Memo: U.S. Lacked Full Postwar Iraq Plan

By Walter Pincus
Washington Post Staff Writer
Sunday, June 12, 2005; Page A01

A briefing paper prepared for British Prime Minister Tony Blair and his top advisers eight months before the U.S.-led invasion of Iraq concluded that the U.S. military was not preparing adequately for what the British memo predicted would be a "protracted and costly" postwar occupation of that country.

The eight-page memo, written in advance of a July 23, 2002, Downing Street meeting on Iraq, provides new insights into how senior British officials saw a Bush administration decision to go to war as inevitable, and realized more clearly than their American counterparts the potential for the post-invasion instability that continues to plague Iraq.

In its introduction, the memo "Iraq: Conditions for Military Action" notes that U.S. "military planning for action against Iraq is proceeding apace," but adds that "little thought" has been given to, among other things, "the aftermath and how to shape it."

The July 21 memo was produced by Blair’s staff in preparation for a meeting with his national security team two days later that has become controversial on both sides of the Atlantic since last month’s disclosure of official notes summarizing the session.

In those meeting minutes — which have come to be known as the Downing Street Memo — British officials who had just returned from Washington said Bush and his aides believed war was inevitable and were determined to use intelligence about Saddam Hussein’s weapons of mass destruction and his relations with terrorists to justify invasion of Iraq.
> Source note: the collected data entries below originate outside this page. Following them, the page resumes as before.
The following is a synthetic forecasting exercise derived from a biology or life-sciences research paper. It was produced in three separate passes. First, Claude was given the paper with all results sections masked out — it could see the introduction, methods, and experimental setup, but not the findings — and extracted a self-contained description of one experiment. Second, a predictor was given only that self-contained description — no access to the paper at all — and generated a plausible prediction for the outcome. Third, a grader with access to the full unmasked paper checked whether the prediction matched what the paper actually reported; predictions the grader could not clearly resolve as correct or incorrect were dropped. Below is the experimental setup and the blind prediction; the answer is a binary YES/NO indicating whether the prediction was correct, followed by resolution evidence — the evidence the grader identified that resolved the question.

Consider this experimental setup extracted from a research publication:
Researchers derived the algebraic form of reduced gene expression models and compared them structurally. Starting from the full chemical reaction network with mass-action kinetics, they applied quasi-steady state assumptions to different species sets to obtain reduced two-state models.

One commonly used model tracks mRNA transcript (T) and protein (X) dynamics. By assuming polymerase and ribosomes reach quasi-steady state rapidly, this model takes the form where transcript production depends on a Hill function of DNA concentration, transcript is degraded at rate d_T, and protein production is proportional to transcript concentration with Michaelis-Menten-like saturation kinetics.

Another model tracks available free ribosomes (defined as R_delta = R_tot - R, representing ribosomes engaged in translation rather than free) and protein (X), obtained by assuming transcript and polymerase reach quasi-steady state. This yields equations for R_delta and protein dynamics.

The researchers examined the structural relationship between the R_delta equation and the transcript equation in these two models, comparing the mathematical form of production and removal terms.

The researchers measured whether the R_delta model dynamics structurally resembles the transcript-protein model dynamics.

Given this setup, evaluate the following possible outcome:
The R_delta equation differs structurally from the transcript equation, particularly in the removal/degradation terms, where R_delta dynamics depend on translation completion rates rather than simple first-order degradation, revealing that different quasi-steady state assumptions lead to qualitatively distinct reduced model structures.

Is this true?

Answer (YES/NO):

The "intelligence and facts were being fixed around the policy," said the memo — an assertion attributed to the then-chief of British intelligence, and denied by U.S. officials and by Blair at a news conference with Bush last week in Washington. Democrats in Congress led by Rep. John Conyers Jr. (Mich.), however, have scheduled an unofficial hearing on the matter for Thursday.

Now, disclosure of the memo written in advance of that meeting — and other British documents recently made public — show that Blair’s aides were not just concerned about Washington’s justifications for invasion but also believed the Bush team lacked understanding of what could happen in the aftermath.

In a section titled "Benefits/Risks," the July 21 memo states, "Even with a legal base and a viable military plan, we would still need to ensure that the benefits of action outweigh the risks."

Saying that "we need to be sure that the outcome of the military action would match our objective," the memo’s authors point out, "A post-war occupation of Iraq could lead to a protracted and costly nation-building exercise." The authors add, "As already made clear, the U.S. military plans are virtually silent on this point. Washington could look to us to share a disproportionate share of the burden."

That memo and other internal British government documents were originally obtained by Michael Smith, who writes for the London Sunday Times. Excerpts were made available to The Washington Post, and the material was confirmed as authentic by British sources who sought anonymity because they are not authorized to discuss the matter.

The Bush administration’s failure to plan adequately for the postwar period has been well documented. The Pentagon, for example, ignored extensive State Department studies of how to achieve stability after an invasion, administer a postwar government and rebuild the country. And administration officials have acknowledged the mistake of dismantling the Iraqi army and canceling pensions to its veteran officers — which many say hindered security, enhanced anti-U.S. feeling and aided what would later become a violent insurgency.

Testimony by then-Deputy Secretary of Defense Paul D. Wolfowitz, one of the chief architects of Iraq policy, before a House subcommittee on Feb. 28, 2003, just weeks before the invasion, illustrated the optimistic view the administration had of postwar Iraq. He said containment of Hussein the previous 12 years had cost "slightly over $30 billion," adding, "I can’t imagine anyone here wanting to spend another $30 billion to be there for another 12 years." As of May, the Congressional Research Service estimated that Congress has approved $208 billion for the war in Iraq since 2003.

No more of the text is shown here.